③Aは後でB、Cが負担している額4,000円(負担部分という)を請求できます。
これで皆、無事に解決することができました。
このようにA、B、C全員が連帯して債務を負うことを連帯債務と言います。
上記のように1人の連帯債務者が全額支払うと、他の連帯債務者が債務を免れることができます。つまり、他の連帯債務者に効力が及んでいることになります。(この場合、債務を免れるという効力)←ココ重要!!
連帯債務者では「他の連帯債務者に効力が及ぶ」ものと「他の連帯債務者に効力が及ばない」
ものの2通りがあります。もう少し具体的に言いますと以下の図になります。
他の連帯債務者に効力が及ぶものには「相続」、「請求」、「時効」があります。
また、他の連帯債務者に効力が及ばないものには「承認」、「無効・取消し」、「期限の猶予」があります。
ここは宅建士の勉強をするにあたり、混乱する範囲なので覚えておきましょう。
今回は「請求」と「承認」について説明します。
請求
図1を元に説明しますと、債権者がAに請求すると、直接請求していないB・Cにも請求したことになり、効力が及びます。
こうしたことにより、A、B及びCに
・時効の中断 ・履行遅滞
の2つの効果が生じます。
つまり、債権者がAに請求するとB・Cにも「12,000円を払う為の消滅時効」が中断されます。
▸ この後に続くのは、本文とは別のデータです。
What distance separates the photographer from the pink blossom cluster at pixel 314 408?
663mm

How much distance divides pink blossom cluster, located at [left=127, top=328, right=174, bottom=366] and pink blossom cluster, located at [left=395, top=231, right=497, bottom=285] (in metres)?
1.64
そして、この時効の更新は勝訴判決で勝った場合に生じますが、履行遅滞では口頭の催告でも生じます。
承認
これは請求と違い、他の連帯債務者に効力が及びません。
Aが債権者に「12,000円の債務があるので払います」と承認した場合、Aの時効は中断します。しかし、B・Cは時効は中断しません。
保証債務とは?
上記の絵を例に取ると、主たる債務者が債権者Aから200万円を借りる上で、債権者Aから債務者Bに「保証人を立ててくれ」と言われました。主たる債務者BがCに「保証人になってくれ」と頼み、Cは債権者Aと保証人となる契約を書面で交わし、Cは保証人となりました。
ここでポイントとなるのはCが保証人となるには
①債権者AがCと ②書面で交わす事
がポイントとなります。
保証人となる予定の人は債権者と契約を交わさなければなりません。また、口頭での契約はではなく書面で契約しないとなりません。
BがAに200万円を支払わない場合、Cが支払うことになります。また、利子や違約金、損害賠償までもCが負うことになります。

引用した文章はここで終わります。